Interaction of a selective serotonin reuptake inhibitor with insulin in the control of hepatic glucose uptake in conscious dogs

Abstract

Whether hyperinsulinemia is required for stimulation of net hepatic glucose uptake (NHGU) by a selective serotonin reuptake inhibitor (SSRI) was examined in four groups of conscious 42-h-fasted dogs, using arteriovenous difference and tracer ([3-3H]glucose) techniques.

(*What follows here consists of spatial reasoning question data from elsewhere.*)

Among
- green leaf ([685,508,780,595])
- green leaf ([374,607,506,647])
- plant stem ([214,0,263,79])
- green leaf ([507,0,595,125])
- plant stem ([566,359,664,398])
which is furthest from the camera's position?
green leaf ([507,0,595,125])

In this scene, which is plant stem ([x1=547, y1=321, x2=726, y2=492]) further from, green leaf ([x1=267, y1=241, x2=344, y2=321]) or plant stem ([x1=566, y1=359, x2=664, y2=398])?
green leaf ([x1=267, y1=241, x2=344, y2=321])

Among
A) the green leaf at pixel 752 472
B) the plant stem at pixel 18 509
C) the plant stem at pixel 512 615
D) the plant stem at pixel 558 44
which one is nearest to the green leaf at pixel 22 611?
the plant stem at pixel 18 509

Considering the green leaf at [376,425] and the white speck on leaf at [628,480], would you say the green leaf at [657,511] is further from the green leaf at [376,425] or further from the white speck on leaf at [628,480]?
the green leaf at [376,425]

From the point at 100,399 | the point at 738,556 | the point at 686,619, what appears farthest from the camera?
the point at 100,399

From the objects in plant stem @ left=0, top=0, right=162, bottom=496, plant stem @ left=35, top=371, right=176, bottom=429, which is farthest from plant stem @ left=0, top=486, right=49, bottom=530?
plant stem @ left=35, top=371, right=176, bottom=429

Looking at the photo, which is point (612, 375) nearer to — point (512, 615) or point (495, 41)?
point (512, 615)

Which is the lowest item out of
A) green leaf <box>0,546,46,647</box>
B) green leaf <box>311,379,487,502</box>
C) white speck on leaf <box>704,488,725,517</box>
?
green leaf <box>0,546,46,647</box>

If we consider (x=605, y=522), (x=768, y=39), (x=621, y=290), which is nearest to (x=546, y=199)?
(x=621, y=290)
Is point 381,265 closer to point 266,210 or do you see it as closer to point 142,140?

Experiments consisted of equilibration (−120 to −30 min), basal (−30 to 0 min), and experimental periods (Exp; 0–240 min). During Exp, somatostatin, intraportal insulin [at basal (Ins groups) or 4-fold basal rates (INS groups)], basal intraportal glucagon, and peripheral glucose (to double hepatic glucose load) were infused. In the Fluv-Ins ( n = 7) and Fluv-INS groups ( n = 6), saline was infused intraportally from 0 to 90 min ( P1), and fluvoxamine was infused intraportally at 2 μg·kg−1·min−1from 90 to 240 min ( P2). Sal-Ins ( n = 9) and Sal-INS ( n = 8) received intraportal saline in P1 and P2. NHGU during P2 was 8.4 ± 1.4 and 6.9 ± 2.3 μmol·kg−1·min−1in Sal-Ins and Fluv-Ins, respectively (not significant), and 13.3 ± 2.2 and 20.9 ± 3.1 μmol·kg−1·min−1( P < 0.05) in Sal-INS and Fluv-INS. Unidirectional (tracer-determined) hepatic glucose uptake was twofold greater ( P < 0.05) in Fluv-INS than Sal-INS. Net hepatic carbon retention during P2 was significantly greater in Fluv-INS than Sal-INS (18.5 ± 2.7 vs. 12.2 ± 1.9 μmol·kg−1·min−1). Nonhepatic glucose uptake was reduced in Fluv-INS vs. Sal-INS (20.0 ± 1.3 vs. 38.4 ± 5.4 μmol·kg−1·min−1, P < 0.05). Intraportal fluvoxamine enhanced NHGU and net hepatic carbon retention in the presence of hyperinsulinemia but not euinsulinemia, suggesting that hepatocyte-targeted SSRIs may reduce postprandial hyperglycemia.